Crawled caption data:
○ ○ ○ ○ ○

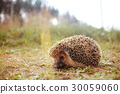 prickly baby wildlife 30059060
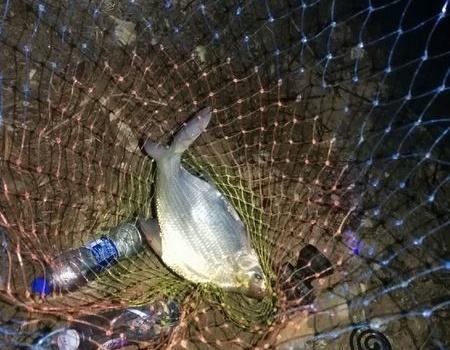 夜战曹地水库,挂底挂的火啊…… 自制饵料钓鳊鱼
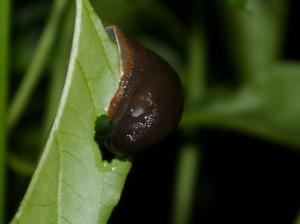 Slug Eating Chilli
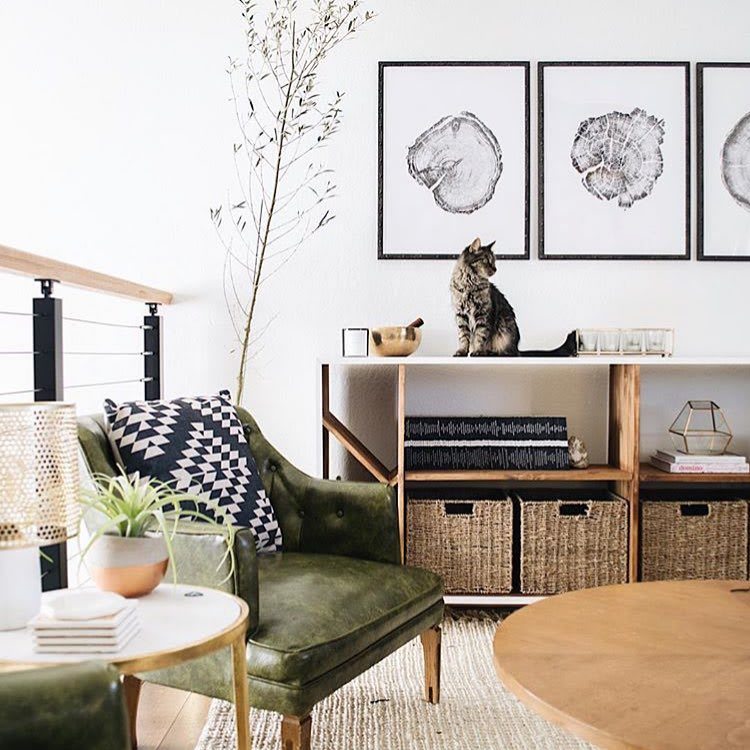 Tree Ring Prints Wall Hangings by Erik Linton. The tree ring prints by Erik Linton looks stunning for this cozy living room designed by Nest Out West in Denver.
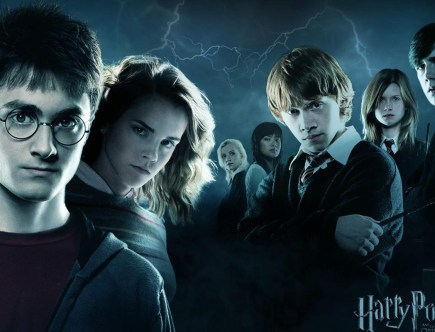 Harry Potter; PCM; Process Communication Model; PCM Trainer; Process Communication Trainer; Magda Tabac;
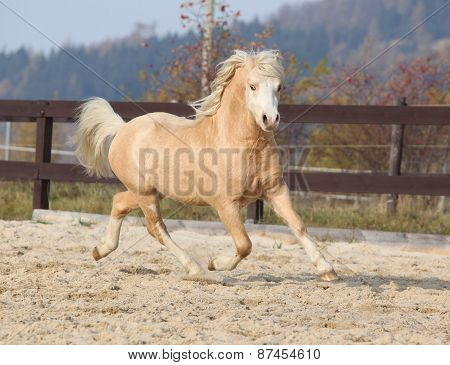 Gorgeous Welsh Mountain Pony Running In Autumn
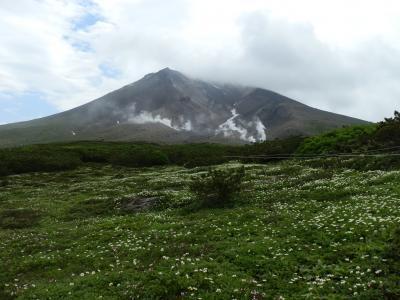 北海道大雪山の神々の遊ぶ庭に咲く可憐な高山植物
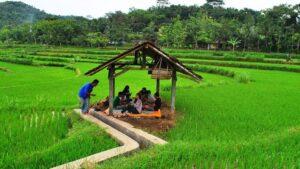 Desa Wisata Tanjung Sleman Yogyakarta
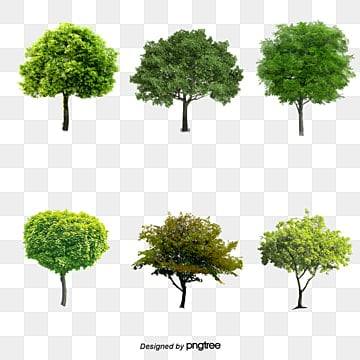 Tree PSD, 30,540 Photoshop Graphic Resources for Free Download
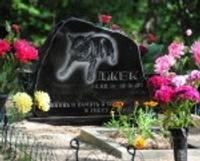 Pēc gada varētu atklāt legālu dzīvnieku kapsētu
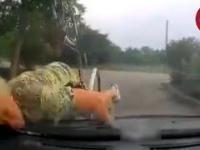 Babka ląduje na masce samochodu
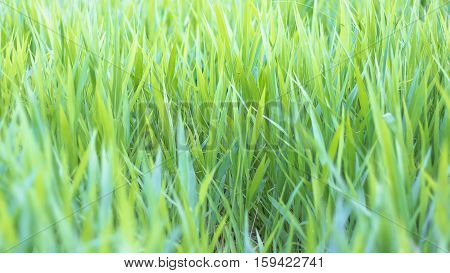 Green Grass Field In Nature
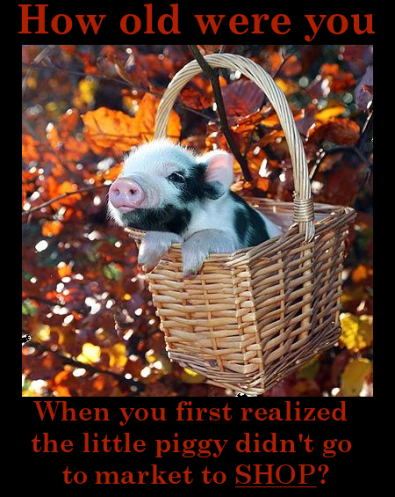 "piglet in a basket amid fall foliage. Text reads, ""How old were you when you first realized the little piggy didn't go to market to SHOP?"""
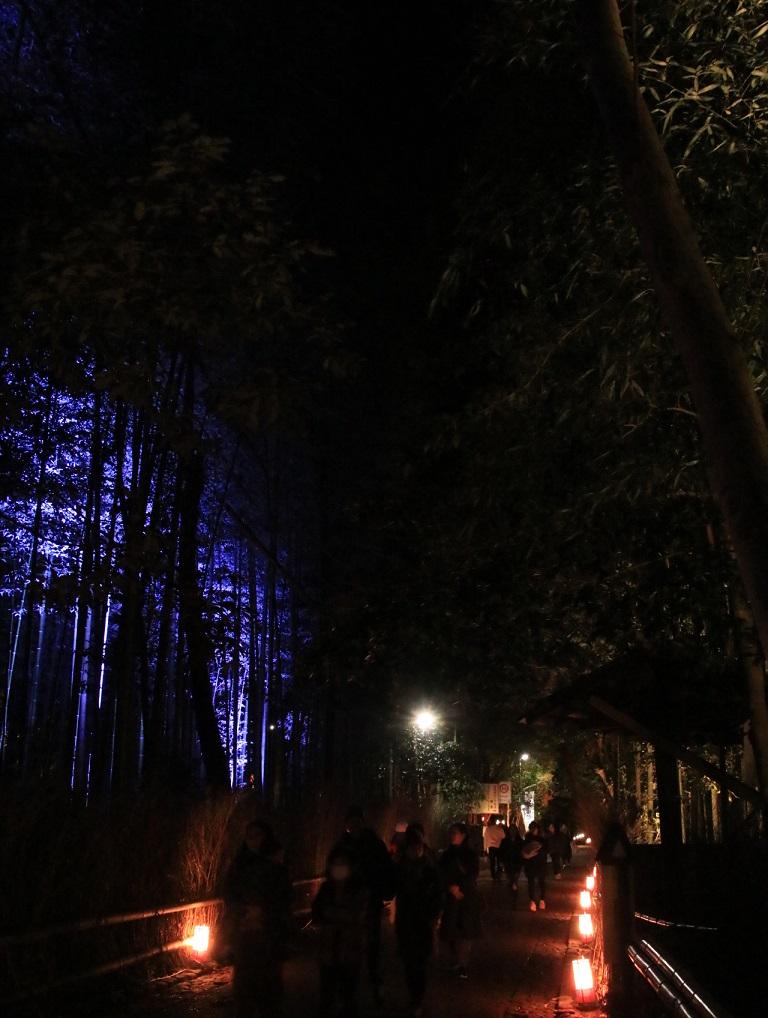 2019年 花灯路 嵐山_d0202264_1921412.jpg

○ ○ ○ ○ ○

## TASK TO CARRY OUT
Give back all entries exactly. No pictures belong in the copy.

## REPLY TO THE EXERCISE
 prickly baby wildlife 30059060
 夜战曹地水库,挂底挂的火啊…… 自制饵料钓鳊鱼
 Slug Eating Chilli
 Tree Ring Prints Wall Hangings by Erik Linton. The tree ring prints by Erik Linton looks stunning for this cozy living room designed by Nest Out West in Denver.
 Harry Potter; PCM; Process Communication Model; PCM Trainer; Process Communication Trainer; Magda Tabac;
 Gorgeous Welsh Mountain Pony Running In Autumn
 北海道大雪山の神々の遊ぶ庭に咲く可憐な高山植物
 Desa Wisata Tanjung Sleman Yogyakarta
 Tree PSD, 30,540 Photoshop Graphic Resources for Free Download
 Pēc gada varētu atklāt legālu dzīvnieku kapsētu
 Babka ląduje na masce samochodu
 Green Grass Field In Nature
 "piglet in a basket amid fall foliage. Text reads, ""How old were you when you first realized the little piggy didn't go to market to SHOP?"""
 2019年 花灯路 嵐山_d0202264_1921412.jpg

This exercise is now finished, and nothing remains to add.